(Scene question rows)
────
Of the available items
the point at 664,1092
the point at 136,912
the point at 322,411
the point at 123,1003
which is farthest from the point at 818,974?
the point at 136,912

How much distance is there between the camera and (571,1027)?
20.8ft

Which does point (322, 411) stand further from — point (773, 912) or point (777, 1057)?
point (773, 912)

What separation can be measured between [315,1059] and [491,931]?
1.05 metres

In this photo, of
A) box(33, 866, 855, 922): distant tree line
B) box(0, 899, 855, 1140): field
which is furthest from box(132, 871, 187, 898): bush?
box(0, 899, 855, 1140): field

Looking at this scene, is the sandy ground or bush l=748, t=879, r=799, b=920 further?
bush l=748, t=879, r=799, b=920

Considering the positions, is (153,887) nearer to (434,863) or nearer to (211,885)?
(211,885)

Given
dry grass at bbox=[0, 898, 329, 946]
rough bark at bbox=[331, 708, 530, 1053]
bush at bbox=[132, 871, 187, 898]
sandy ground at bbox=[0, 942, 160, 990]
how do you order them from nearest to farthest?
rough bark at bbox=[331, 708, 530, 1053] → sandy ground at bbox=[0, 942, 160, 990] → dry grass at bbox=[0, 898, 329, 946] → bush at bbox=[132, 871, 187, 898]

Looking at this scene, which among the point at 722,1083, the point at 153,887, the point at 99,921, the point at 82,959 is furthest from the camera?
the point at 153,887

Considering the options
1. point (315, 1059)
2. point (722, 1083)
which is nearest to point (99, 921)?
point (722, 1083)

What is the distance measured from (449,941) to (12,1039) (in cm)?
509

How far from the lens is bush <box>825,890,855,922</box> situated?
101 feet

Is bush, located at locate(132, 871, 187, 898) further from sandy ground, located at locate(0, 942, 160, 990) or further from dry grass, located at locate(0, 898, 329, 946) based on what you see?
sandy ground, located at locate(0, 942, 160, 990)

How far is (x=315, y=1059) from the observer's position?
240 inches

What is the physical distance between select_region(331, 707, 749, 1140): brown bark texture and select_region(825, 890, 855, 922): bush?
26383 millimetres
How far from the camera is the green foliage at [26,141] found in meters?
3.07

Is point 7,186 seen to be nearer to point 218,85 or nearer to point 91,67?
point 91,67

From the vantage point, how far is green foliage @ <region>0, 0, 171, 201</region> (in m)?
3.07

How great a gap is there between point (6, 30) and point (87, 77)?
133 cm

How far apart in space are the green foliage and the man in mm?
────
REQUIRED WORK -
Put the lines from the one containing "How great a" through the last of the rows above into a JSON list of strings, one string per line, with blank lines omitted.

RESPONSE TO THIS TASK -
[
  "How great a gap is there between point (6, 30) and point (87, 77)?",
  "133 cm",
  "How far apart in space are the green foliage and the man in mm?"
]